Now you might think me going a bit soft by travelling to Brazil, after all, I am Mr. Frostbite! Well, I’ve climbed in many hot climates across the world since almost freezing to death on Mt. McKinley and they bring with them their own set of problems. The hot and sweaty climates play havoc with my skin grafts and I have to watch them much more than on a freezing mountain. The risk of infection is much higher and the chances of damaging them increased. All that said, I was invited to climb around Rio de Janeiro by good friends Fiona and Felipe and couldn’t resist…
Within hours of landing and still suffering jet lag I was whisked into the mountains to relax and swim in the pools and waterfalls in the Parque Nacional da Serra dosa Orgaos. Fiona and Felipe are members of the couchsurfing community and a large group of friends were heading out for the day. I wandered through the cool jungles and hurled myself into the raging torrent of a beautiful waterfall. It felt refreshing after over 20 hours on the road and in the air. The Brazilians found the water cold, but to an Englishman it was like walking into a bath.
The time for relaxing was over as the next afternoon we scrambled up the Pao de Acucar or Sugarloaf. Famous for its stunning views over the city and its place in the James Bond film Moonraker, it provides an excellent exposed scramble of grade 2/3 over granite slabs interspersed with forest. The climb was straightforward enough except for one pitch, but due to a late start we finished in the dark.
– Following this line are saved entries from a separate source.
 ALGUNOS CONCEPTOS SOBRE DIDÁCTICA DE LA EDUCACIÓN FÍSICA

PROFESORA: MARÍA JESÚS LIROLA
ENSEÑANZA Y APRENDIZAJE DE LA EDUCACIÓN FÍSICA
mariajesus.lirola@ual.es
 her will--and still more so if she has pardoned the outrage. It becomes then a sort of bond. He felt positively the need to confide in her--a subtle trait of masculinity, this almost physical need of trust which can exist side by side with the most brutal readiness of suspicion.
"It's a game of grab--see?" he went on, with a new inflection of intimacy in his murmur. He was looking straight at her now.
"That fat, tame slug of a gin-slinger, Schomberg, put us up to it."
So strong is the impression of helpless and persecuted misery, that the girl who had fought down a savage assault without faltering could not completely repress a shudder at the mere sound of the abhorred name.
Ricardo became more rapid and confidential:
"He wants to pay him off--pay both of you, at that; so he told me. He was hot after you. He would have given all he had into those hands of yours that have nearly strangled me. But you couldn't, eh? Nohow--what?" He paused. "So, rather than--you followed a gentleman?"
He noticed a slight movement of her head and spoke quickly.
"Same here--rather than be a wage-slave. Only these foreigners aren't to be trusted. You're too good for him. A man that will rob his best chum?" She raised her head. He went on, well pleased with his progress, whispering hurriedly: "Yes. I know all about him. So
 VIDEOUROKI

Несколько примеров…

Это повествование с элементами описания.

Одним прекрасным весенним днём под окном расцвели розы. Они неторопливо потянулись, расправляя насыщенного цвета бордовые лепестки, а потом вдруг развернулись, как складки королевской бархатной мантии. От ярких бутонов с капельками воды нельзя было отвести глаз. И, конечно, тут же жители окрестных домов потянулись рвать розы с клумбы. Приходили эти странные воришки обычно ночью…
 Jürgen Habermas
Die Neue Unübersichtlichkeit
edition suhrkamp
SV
Forcing through thick forest in the dark isn’t my idea of fun, but it was important to summit before the cable car closed, otherwise we would be staying on the summit overnight. Frostbite wasnt going to be a concern though as it’s always warm in Rio! The night views over Copacabana and Botafogo were incredible with the statue of Christ the Redeemer standing illuminated over them all. We climbed to the Christ a few days later, but not on the normal bus route. Instead we walked through a Favela and pushed through dense forest (which the children said was guarded by a huge beast!) We survived unscathed and took in awide panorama of Rio. We walked down after sunset, covered in mud, foliage and sweat, but with big smiles on our faces.
I was asked to speak at the Clube Excursionista Light climbing club about my mountaineering experiences and to talk about how frostbite has affected my life. Cold injuries are unknown in Brazil, so when I mentioned temperatures approaching -60C there were a few gasps! My words were translated into Portuguese by Felipe and here’s a lesson to anyone working with interpreters. Always work with them before you speak, to make sure any unusual words or phrases male sense in both languages. Check what does and doesn’t make people laugh, what does or doesn’t offend people and finally – timings. You might need half as much time again due to the translation, so consider what to leave out of your time is short or fixed. The evening was a great success and I have lots of new climbing friends in Brazil;
I visited a Favela behind Copacabana to see what the living conditions are like for the children. The tiny streets have no order, houses are built everywhere and navigation is almost impossible unless you have a guide. Conditions are simple, with basic sanitation, electricity and education. Children here have to earn what they need, so many work after school running errands or working in shops. They have little in the way of physical commodities, but all of them laugh and smile uncontrollably! They are a lesson to us all in Entrepreneurship and hard work.
Before I left Rio, I decided to see the city from the air by helicopter, before heading west to Iguazu Falls.